There's some hefty thespian credibility attached to Red Joan, with stage giant and former British Royal National Theatre and Royal Shakespeare Company artistic director Trevor Nunn in the director's chair, and multi-award winner Judi Dench heading up the cast, and by and large it delivers.
The film, which is loosely based on the true story of Londoner Melita Norwood, who was belatedly identified as a spy in 1999, begins as any other day in a quaint Little-English suburb around the turn of the 21st century. Amiable, octogenarian pensioner Joan Stanley (Dench) is pruning the bushes in her front garden before popping in for a nice cup of teas and a read of the paper.
She seems unduly intrigued by the reported death of a former Foreign Office minister, and when Special Branch come knocking at the door we slowly learn why. Documents recovered following the former minister’s death have implicated him in a Soviet spy ring dating back to the 1930s, and all the evidence suggests that cuddly old Joan may have spent much of the thirties and forties giving away Britain’s nuclear secrets to the red menace in the East.
Stylistically, there’s nothing ground-breaking here. Joan is interviewed at the police station, flanked by her disbelieving son and lawyer played by Ben Miles, who will undergo his own intriguing character arc as he slowly learns his entire life has been built on a foundation of lies.
We then cut to a series of flashbacks as young Joan (Cookson) heads to Cambridge University, befriends dedicated communist Sonia, falls for Sonia’s cousin and Stalinist firebrand Leo (Tom Hughes) and finds herself attending Communist Party meetings and anti-Hitler rallies, more as something to do and a means of attracting Leo’s eye than through any great ideological commitment.
When Joan, now a first-class physics graduate, is taken on as an assistant at a top-secret nuclear research centre, she suddenly becomes of dramatically increased importance to her new communist friends.
This is where the film gets interesting, though not entirely in the way we might expect. There are elements of espionage and intrigue, but Joan's treasonous actions are almost incidental to the real story. Rather than settling into the spirit of a Tinker, Tailor, Soldier, Spy or asking Dench to reprise her 'M' role from Bond, Red Joan has thematically more in common with films like The Imitation Game or Their Finest.
Like those films, Red Joan is less interested in what Joan is doing, than how she is perceived while doing it, and what it is assumed she's capable of, as a woman in a certain period of history.
Like in those films Joan, despite being one of the finest minds of her generation, is relegated to the role of assistant because of her gender, and is generally treated by those that don’t know her as someone to make tea, although she may, unbeknownst to them, have just solved one of the burning scientific questions of the day.

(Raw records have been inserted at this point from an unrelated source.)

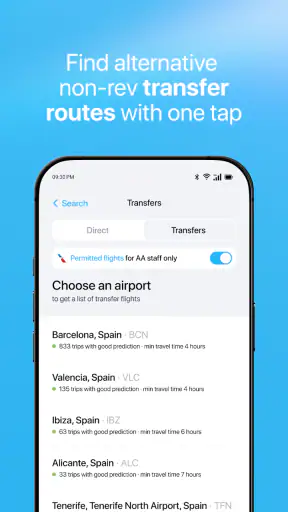Staff Airlines: Non-Rev Travel screenshot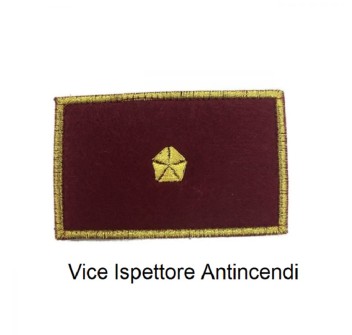 Distintivo qualifica Vigili del Fuoco VVF Vigile Del Fuoco Vice Ispettore Antincendi grado Divisa Militare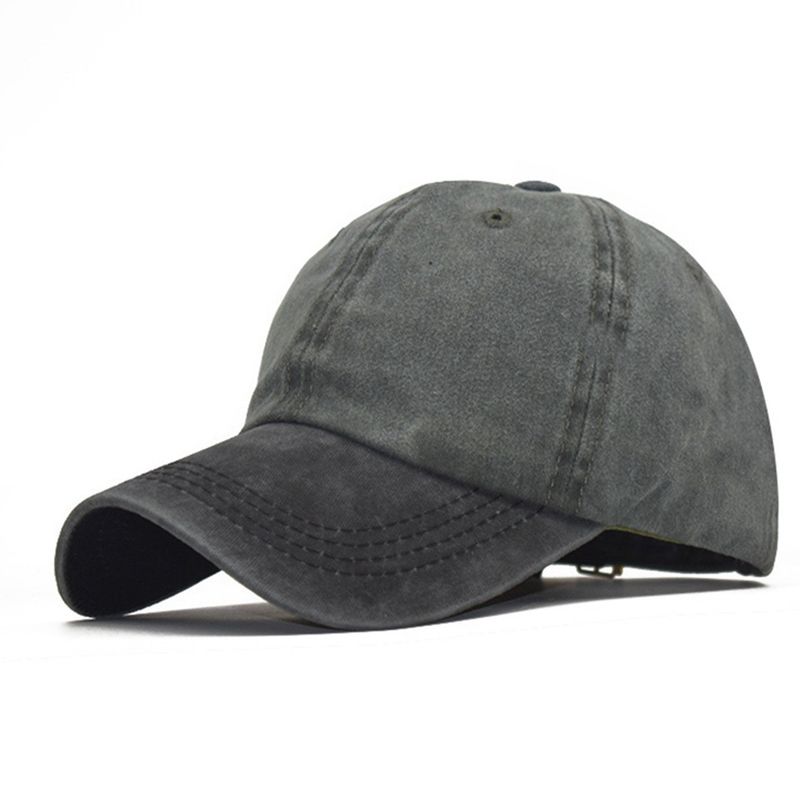 Gorra de béisbol de algodón puro lavado de color sólido para adultos y niños, gorra de béisbol con parches para hombres_voghion.com
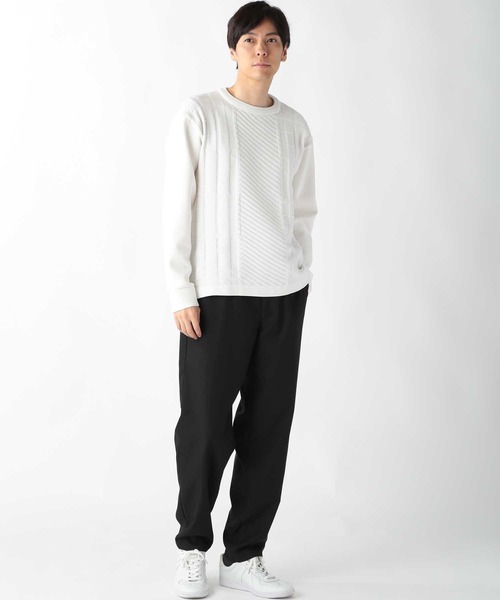 UNION STATION（ユニオンステーション）の「ニットドッキング スウェット（スウェット・メンズ・ホワイト/ブラック/グレー・M/L/LL）」の14枚目の写真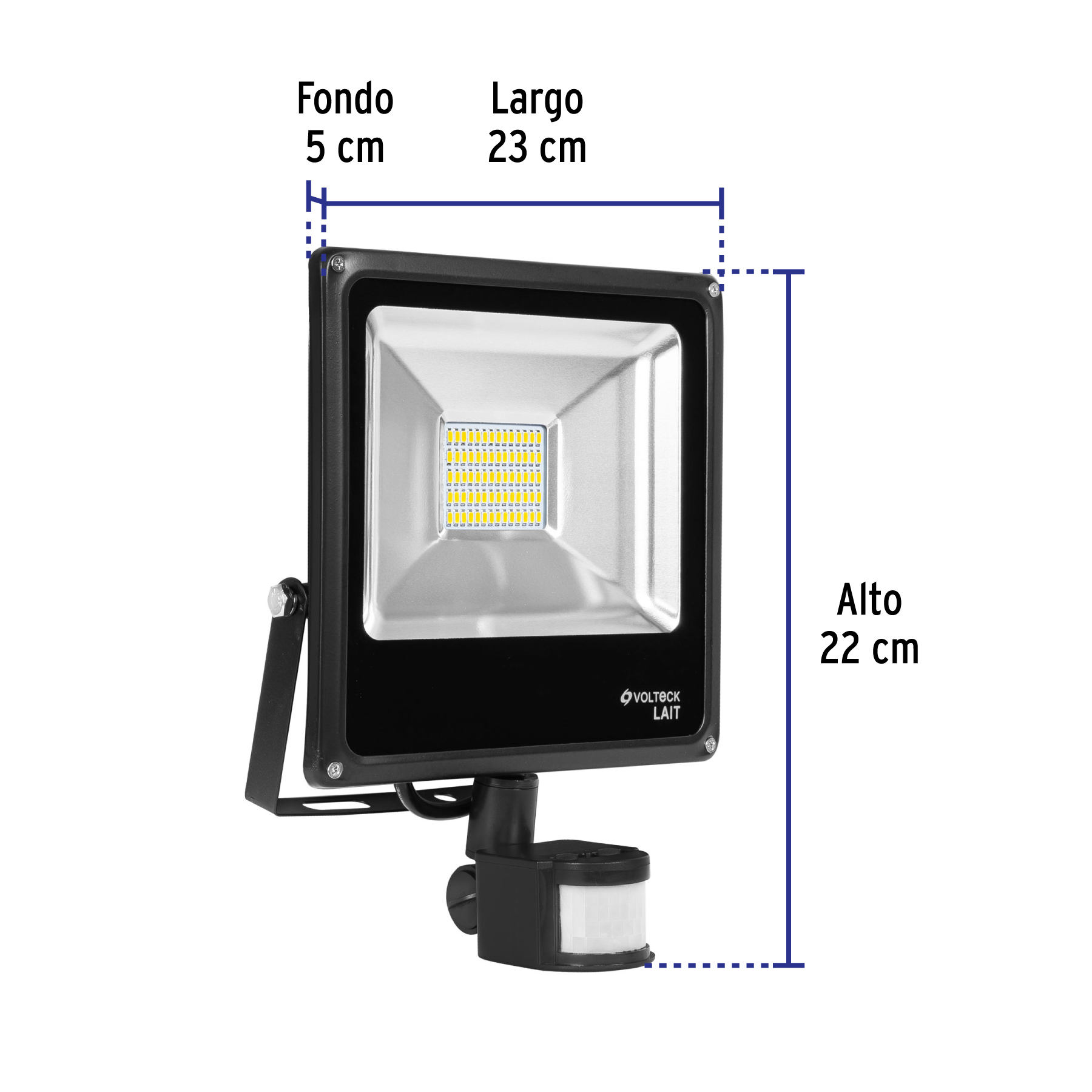 Reflector LED para exteriores 30W 6500K con sensor, VOLTECK - Imagen 3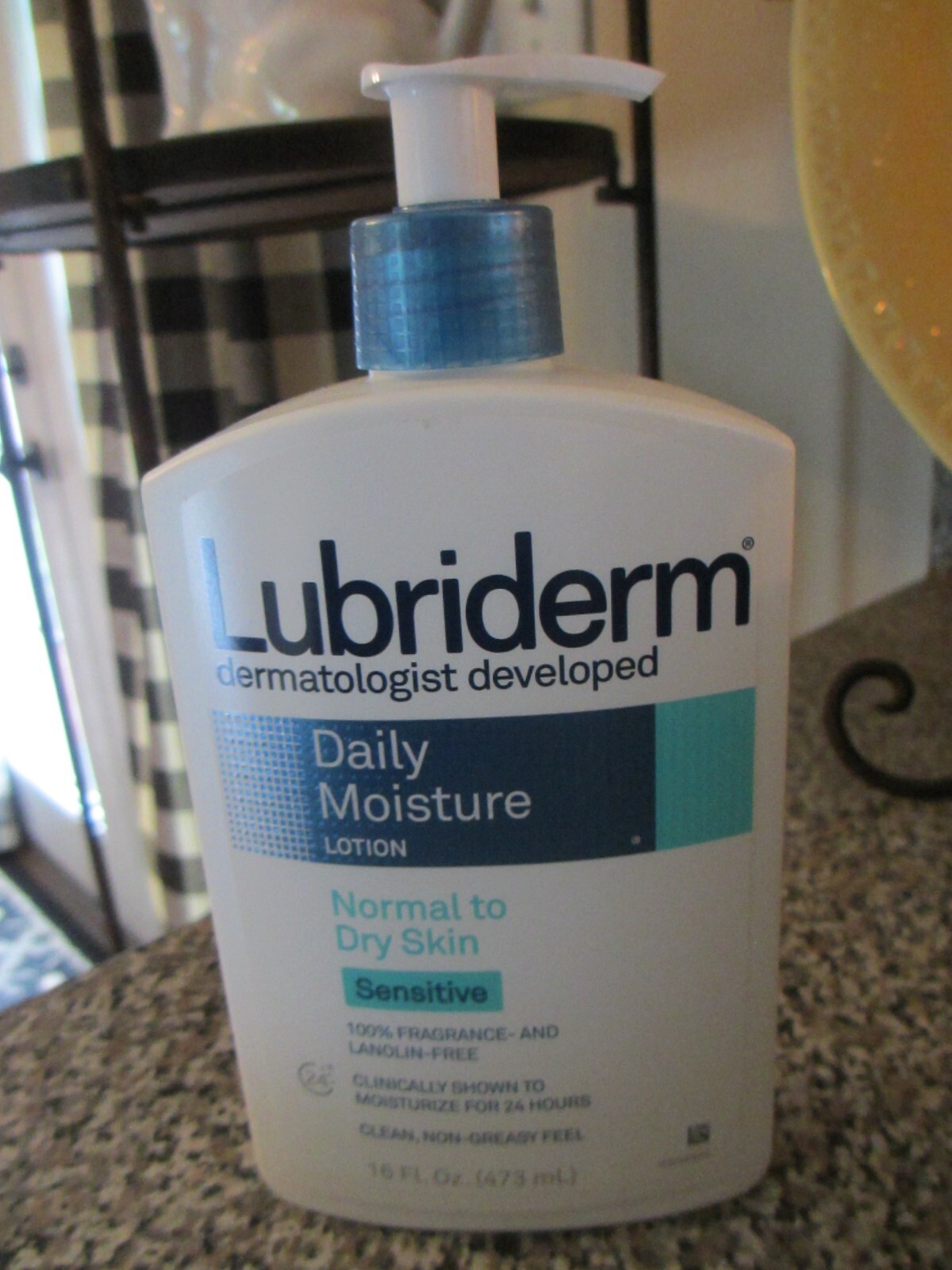 Lot of 2 Lubriderm Sensitive Daily Moisture Lotion Pump Bottle 16 oz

Conversely in Joan’s case, however, the misogyny of the world she inhabits can also work in her favour. When a scientist at a Canadian co-research centre is unmasked as a Soviet spy, and evidence leads back to another mole at Joan’s UK facility, her lowly secretary is beyond suspicion and she’s able to smuggle all the evidence out before her cover is blown.
We get to see Joan’s growth as a woman, both through her burgeoning career as a scientist and a spy, and her romantic liaisons through the film, first with Leo, and later her boss Max (Stephen Campbell Moore), and ultimately we learn the true motivation for Joan’s actions – not revolutionary fervour or a desire to betray her country, but horror at the atrocities in Nagasaki and Hiroshima, and the firm conviction that only if both sides in the Cold War possess this terrible weapon can we be sure it will never be used again.
Red Joan is thoughtful and entertaining fare. It's not a high point among Dench's many performances, but that's largely by design. Her bumbling, elderly Joan is intentionally more understated and bland than Cookson's younger version, and that only serves to make the notion of picking her up for her "crimes" seven, nuclear annihilation-free decades later all the more farcical.